Let $\alpha, \bar{\alpha}: I \mapsto \mathbb{R^3}$ be two regular unit speed curves with non vanishing curvature and torsion. Prove that if the binormal vectors of the curves coincide, i.e $B(s) = \bar{B}(s)$, they are congruent.
I know there is a unique isometry that takes the orthonormal frenet frame of $\alpha$ to that of $\bar{\alpha}$, but I don't know how to prove what the exercise is asking me. I tried a proof by contradiction but that led nowhere. I'd be grateful for any help.
If $B(s) = \overline{B}(s)$, differentiation gives $\tau(s)N(s) = \overline{\tau}(s)\overline{N}(s)$. Since torsions are positive and normals are unit vectors, applying $|\cdot|$ says that $|\tau(s)| = |\overline{\tau}(s)|$, and hence $N(s) = \pm\overline{N}(s)$. Reparametrizing one of the curves we can assume that $N(s) = \overline{N}(s)$. Differentiating again says $$-\kappa(s) T(s) + \tau(s)B(s) = -\overline{\kappa}(s)\overline{T}(s) + \overline{\tau}(s)\overline{B}(s),$$and by previous work we have that $\kappa(s)T(s) = \overline{\kappa}(s)\overline{T}(s)$. Similarly to what we have done to the torsion, we have $\kappa(s) = \overline{\kappa}(s)$. Since $\kappa = \overline{\kappa}$ and $\tau = \overline{\tau}$, we're done.

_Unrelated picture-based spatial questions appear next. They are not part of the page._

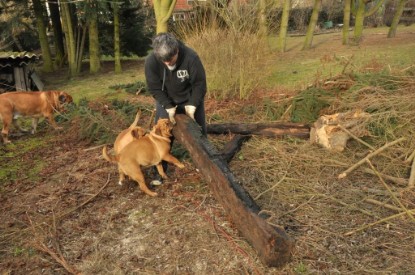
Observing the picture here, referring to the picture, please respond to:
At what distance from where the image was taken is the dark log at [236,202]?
2.94 metres

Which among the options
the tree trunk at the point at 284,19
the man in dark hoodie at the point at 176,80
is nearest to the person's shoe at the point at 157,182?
the man in dark hoodie at the point at 176,80

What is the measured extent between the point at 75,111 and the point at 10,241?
4.60 metres

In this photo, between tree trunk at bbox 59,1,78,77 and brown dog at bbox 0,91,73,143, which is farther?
tree trunk at bbox 59,1,78,77

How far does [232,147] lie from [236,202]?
244 centimetres

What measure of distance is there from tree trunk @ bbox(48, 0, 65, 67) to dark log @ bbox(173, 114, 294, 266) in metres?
17.0

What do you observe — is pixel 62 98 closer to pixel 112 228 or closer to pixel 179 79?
pixel 179 79

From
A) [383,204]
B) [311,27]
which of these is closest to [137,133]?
[383,204]

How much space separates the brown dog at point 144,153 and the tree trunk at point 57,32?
16764 millimetres

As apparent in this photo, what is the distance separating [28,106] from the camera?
7.41m

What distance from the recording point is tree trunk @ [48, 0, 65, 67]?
18.2 meters

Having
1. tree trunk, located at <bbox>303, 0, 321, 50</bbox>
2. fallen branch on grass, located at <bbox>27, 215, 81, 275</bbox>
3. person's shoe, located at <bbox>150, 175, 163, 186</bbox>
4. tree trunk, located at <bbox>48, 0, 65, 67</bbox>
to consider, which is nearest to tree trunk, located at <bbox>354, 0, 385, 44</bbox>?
tree trunk, located at <bbox>303, 0, 321, 50</bbox>

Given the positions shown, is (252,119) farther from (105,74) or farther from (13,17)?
(13,17)

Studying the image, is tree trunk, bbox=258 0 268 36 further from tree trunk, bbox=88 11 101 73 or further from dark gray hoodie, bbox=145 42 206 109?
tree trunk, bbox=88 11 101 73

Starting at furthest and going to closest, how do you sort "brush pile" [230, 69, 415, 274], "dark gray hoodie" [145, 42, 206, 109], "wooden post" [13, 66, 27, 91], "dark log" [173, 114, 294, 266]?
"wooden post" [13, 66, 27, 91] < "dark gray hoodie" [145, 42, 206, 109] < "brush pile" [230, 69, 415, 274] < "dark log" [173, 114, 294, 266]
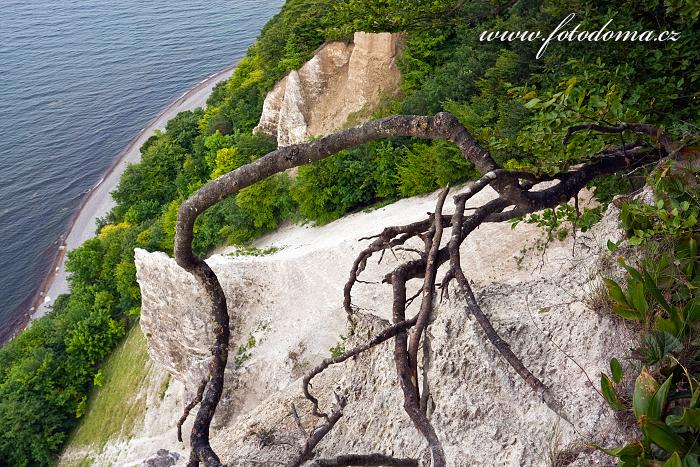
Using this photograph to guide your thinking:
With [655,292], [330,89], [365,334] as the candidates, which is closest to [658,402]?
[655,292]

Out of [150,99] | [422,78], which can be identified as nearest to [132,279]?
[422,78]

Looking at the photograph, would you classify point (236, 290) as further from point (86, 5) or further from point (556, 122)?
point (86, 5)

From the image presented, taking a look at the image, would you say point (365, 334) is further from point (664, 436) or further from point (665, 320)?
point (664, 436)

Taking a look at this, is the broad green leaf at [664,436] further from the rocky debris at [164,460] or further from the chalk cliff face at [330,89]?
the chalk cliff face at [330,89]

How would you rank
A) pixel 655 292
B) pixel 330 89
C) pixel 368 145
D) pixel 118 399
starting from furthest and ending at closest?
pixel 330 89 → pixel 118 399 → pixel 368 145 → pixel 655 292

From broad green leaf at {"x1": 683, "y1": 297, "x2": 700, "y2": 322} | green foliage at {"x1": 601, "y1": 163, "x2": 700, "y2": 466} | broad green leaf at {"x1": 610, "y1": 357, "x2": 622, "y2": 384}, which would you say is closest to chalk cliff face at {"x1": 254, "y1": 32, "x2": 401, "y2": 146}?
green foliage at {"x1": 601, "y1": 163, "x2": 700, "y2": 466}
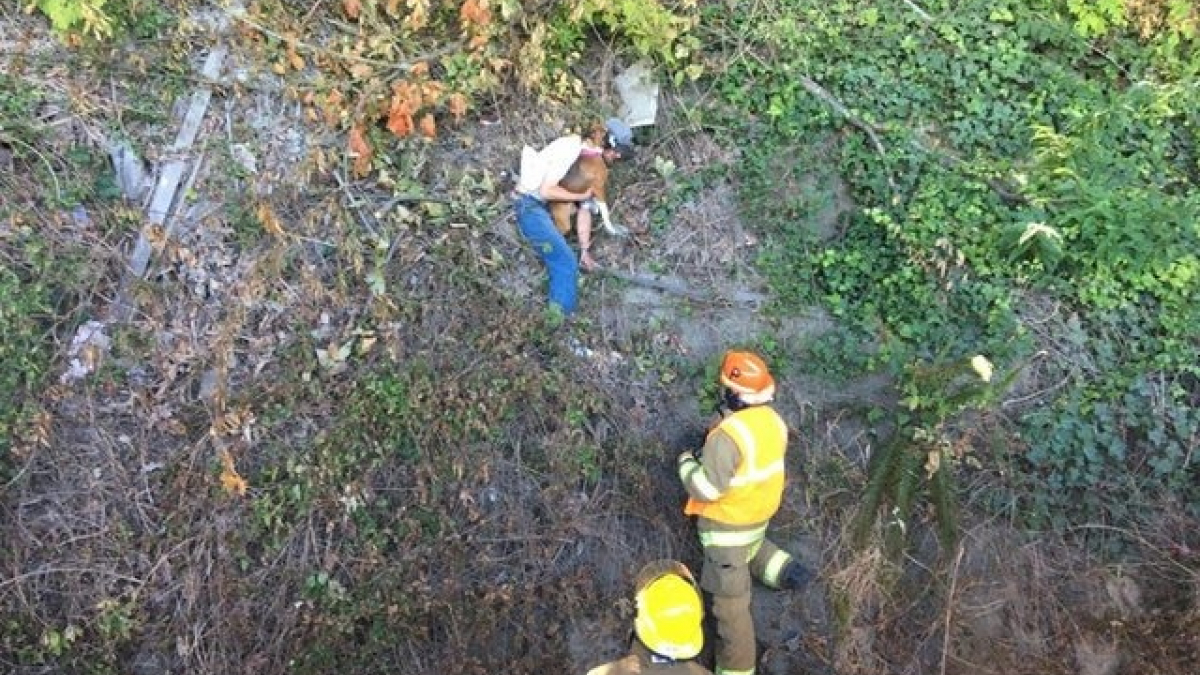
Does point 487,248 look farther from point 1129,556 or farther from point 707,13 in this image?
point 1129,556

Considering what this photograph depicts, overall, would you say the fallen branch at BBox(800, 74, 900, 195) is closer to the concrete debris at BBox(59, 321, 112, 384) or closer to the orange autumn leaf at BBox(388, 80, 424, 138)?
the orange autumn leaf at BBox(388, 80, 424, 138)

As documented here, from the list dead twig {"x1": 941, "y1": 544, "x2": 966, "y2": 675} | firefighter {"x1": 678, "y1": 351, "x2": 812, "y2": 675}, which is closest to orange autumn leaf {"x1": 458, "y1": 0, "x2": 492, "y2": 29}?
firefighter {"x1": 678, "y1": 351, "x2": 812, "y2": 675}

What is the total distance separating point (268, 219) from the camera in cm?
665

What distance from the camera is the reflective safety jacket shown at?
237 inches

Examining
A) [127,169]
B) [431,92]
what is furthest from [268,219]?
[431,92]

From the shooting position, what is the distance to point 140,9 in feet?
23.4

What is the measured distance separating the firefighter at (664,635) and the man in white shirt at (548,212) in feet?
7.84

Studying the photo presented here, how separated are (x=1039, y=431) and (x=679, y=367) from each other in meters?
2.24

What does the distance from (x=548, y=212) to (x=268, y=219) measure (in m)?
1.72

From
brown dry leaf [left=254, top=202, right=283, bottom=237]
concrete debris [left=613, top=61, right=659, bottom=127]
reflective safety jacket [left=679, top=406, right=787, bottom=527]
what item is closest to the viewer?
reflective safety jacket [left=679, top=406, right=787, bottom=527]

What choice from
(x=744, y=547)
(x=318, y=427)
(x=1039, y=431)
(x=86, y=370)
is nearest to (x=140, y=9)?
(x=86, y=370)

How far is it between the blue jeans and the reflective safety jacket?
141 centimetres

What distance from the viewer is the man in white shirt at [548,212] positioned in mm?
7082

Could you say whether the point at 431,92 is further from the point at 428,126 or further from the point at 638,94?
the point at 638,94
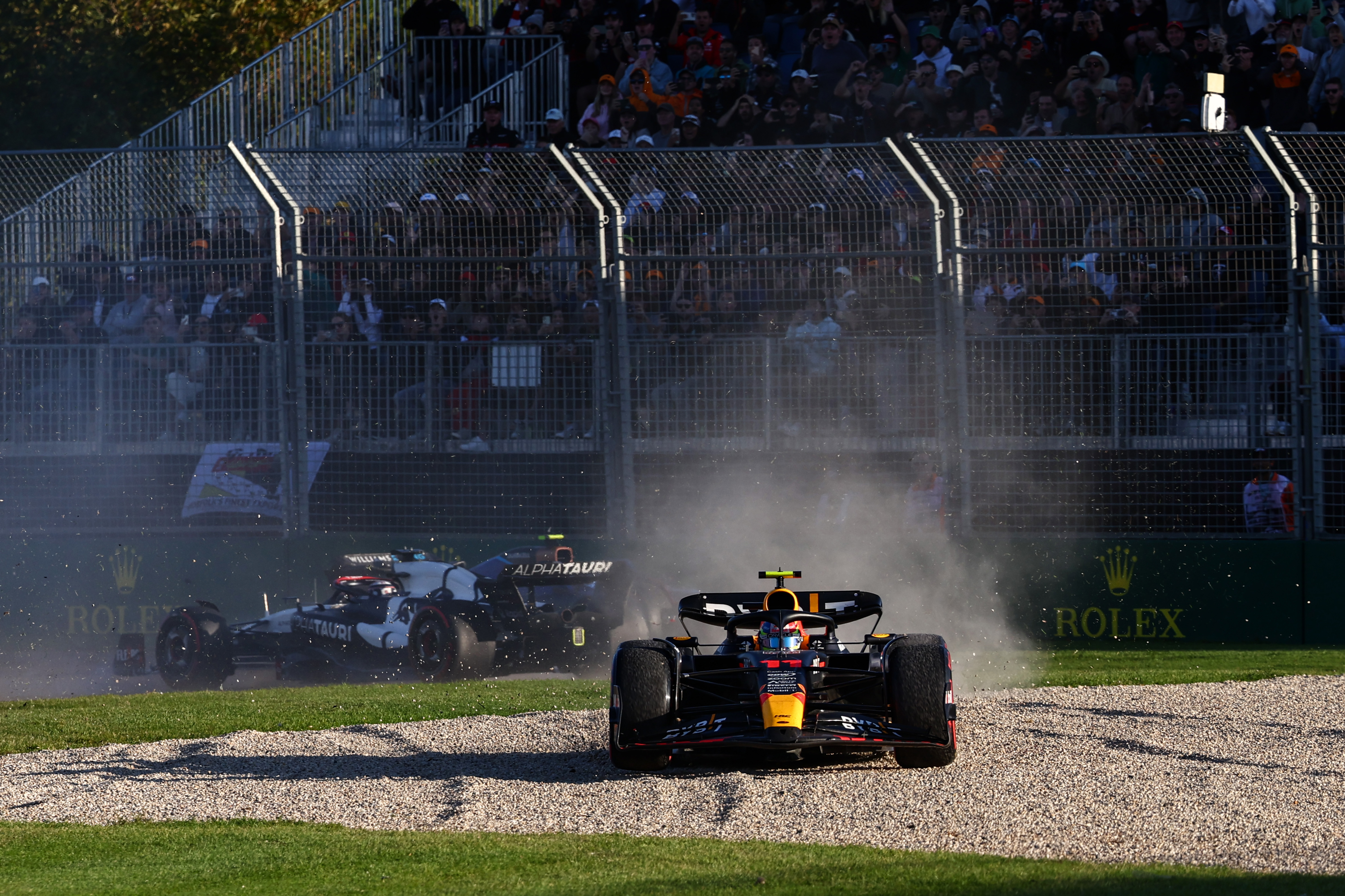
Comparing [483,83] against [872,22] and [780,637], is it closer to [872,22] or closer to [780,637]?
[872,22]

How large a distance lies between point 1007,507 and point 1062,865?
6569 millimetres

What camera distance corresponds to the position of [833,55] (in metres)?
15.2

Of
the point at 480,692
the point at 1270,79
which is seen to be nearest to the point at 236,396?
the point at 480,692

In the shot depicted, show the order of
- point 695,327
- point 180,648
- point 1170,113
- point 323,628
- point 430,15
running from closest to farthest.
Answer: point 323,628
point 180,648
point 695,327
point 1170,113
point 430,15

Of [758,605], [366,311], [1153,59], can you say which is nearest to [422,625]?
[366,311]

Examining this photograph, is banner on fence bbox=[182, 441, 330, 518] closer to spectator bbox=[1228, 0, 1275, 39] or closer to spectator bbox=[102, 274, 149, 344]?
spectator bbox=[102, 274, 149, 344]

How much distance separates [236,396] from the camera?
12.0 m

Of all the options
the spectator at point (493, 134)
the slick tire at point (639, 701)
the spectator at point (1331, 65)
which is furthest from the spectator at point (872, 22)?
the slick tire at point (639, 701)

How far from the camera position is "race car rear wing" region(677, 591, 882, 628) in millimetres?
7840

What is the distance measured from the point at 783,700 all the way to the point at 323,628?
5790 millimetres

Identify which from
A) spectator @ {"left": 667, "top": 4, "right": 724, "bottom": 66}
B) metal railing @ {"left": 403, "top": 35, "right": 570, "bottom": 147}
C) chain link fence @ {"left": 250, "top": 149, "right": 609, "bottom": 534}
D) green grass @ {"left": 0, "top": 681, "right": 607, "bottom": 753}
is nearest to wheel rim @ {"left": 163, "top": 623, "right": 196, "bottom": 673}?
green grass @ {"left": 0, "top": 681, "right": 607, "bottom": 753}

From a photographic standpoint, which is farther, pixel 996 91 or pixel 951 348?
pixel 996 91

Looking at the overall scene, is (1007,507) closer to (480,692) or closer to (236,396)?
(480,692)

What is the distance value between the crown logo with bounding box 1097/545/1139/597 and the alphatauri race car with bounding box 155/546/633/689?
3735 millimetres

We have $$B'(s) = \tau (s) N(s) \qquad \text{and} \qquad \overline{B}'(s) = \overline{\tau} (s) \overline{N}(s)$$ since $$B(s) = \overline{B}(s), \quad B'(s) = \overline{B}'(s)$$ then $$\tau(s) N(s) = \overline{\tau}(s) \overline{N}(s).$$ We have that $\tau(s) \neq 0$ so $$N(s) = \frac{\overline{\tau}(s)}{\tau(s)} \cdot \overline{N}(s).$$
Taking the norm $$\|N(s)\| = \left| \frac{\overline{\tau}(s)}{\tau(s)}\right| \cdot \|\overline{N}(s)\| \Rightarrow \left| \frac{\overline{\tau}(s)}{\tau(s)}\right| =1 \Rightarrow |\overline{\tau}(s)| = |\tau(s)|$$
then, $N(s) = \pm \overline{N}(s)$. So $$\frac{\alpha''(s)}{\kappa(s)} = \pm \frac{\alpha''(s)}{\overline{\kappa(s)}} \Rightarrow \frac{\|\alpha''(s)\|}{\kappa(s)} = \frac{\|\alpha''(s)\|}{\overline{\kappa}(s)} = 1$$ $$\Rightarrow \frac{\overline{\kappa(s)}}{\kappa(s)}=1 \Rightarrow \overline{\kappa}(s) = \kappa(s).$$
As the curves are equal and the torsions coincide at less than sign, so by the fundamental theorem of the curves, there is an isometry $F: \mathbb{R}^3 \to \mathbb{R}^3$ such that $\overline{\alpha} = \alpha \circ F$. Therefore, $\alpha$ and $\overline{\alpha}$ are congruents.